Provided information =
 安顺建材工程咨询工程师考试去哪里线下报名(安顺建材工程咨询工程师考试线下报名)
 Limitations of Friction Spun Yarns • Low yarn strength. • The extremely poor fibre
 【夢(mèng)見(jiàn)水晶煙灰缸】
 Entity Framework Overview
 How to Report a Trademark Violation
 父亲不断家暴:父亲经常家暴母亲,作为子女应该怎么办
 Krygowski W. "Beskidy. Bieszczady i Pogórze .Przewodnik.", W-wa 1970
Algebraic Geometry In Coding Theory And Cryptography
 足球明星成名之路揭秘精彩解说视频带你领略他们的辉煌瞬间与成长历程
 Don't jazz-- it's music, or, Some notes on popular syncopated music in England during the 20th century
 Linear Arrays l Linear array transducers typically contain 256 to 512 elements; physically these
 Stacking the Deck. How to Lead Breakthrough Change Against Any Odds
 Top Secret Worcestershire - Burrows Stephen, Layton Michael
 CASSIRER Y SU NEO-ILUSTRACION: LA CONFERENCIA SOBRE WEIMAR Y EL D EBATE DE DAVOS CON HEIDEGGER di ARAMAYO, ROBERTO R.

==

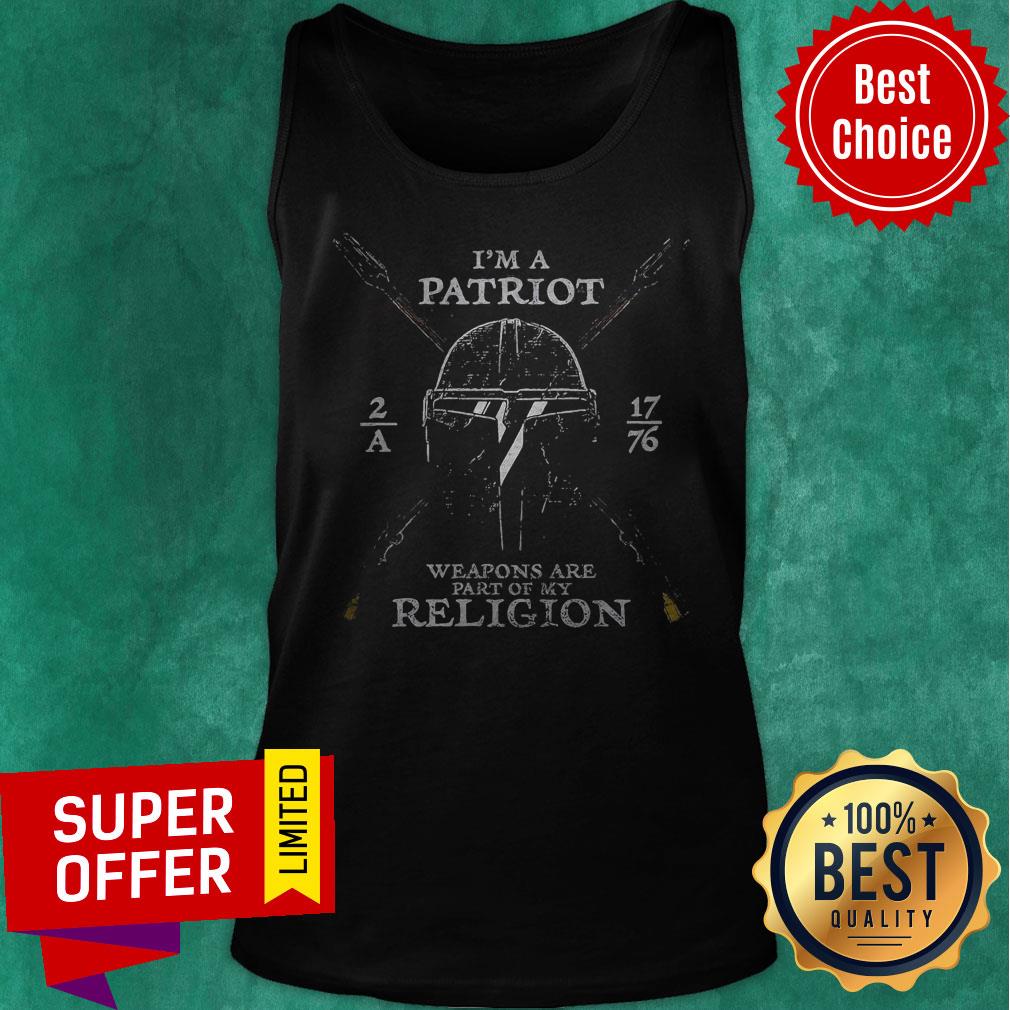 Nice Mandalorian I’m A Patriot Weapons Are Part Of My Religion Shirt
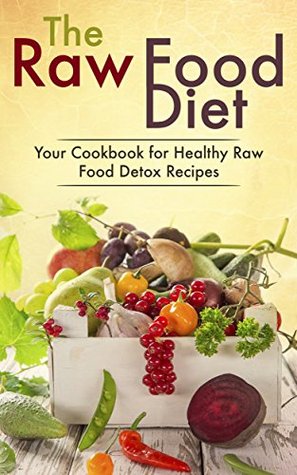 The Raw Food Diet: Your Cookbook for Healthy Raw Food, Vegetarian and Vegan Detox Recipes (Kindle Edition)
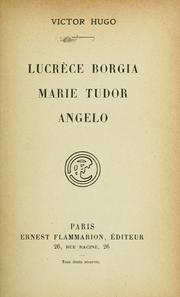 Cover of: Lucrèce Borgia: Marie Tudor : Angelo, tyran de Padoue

Required action = Above are the records. Copy the lines beginning at the one that has "安顺建材工程咨询工程师考试去哪里线下报名(安顺建材工程咨询工程师考试线下报名)" and ending with the one that has "足球明星成名之路揭秘精彩解说视频带你领略他们的辉煌瞬间与成长历程", unchanged.

Answer box =
 安顺建材工程咨询工程师考试去哪里线下报名(安顺建材工程咨询工程师考试线下报名)
 Limitations of Friction Spun Yarns • Low yarn strength. • The extremely poor fibre
 【夢(mèng)見(jiàn)水晶煙灰缸】
 Entity Framework Overview
 How to Report a Trademark Violation
 父亲不断家暴:父亲经常家暴母亲,作为子女应该怎么办
 Krygowski W. "Beskidy. Bieszczady i Pogórze .Przewodnik.", W-wa 1970
Algebraic Geometry In Coding Theory And Cryptography
 足球明星成名之路揭秘精彩解说视频带你领略他们的辉煌瞬间与成长历程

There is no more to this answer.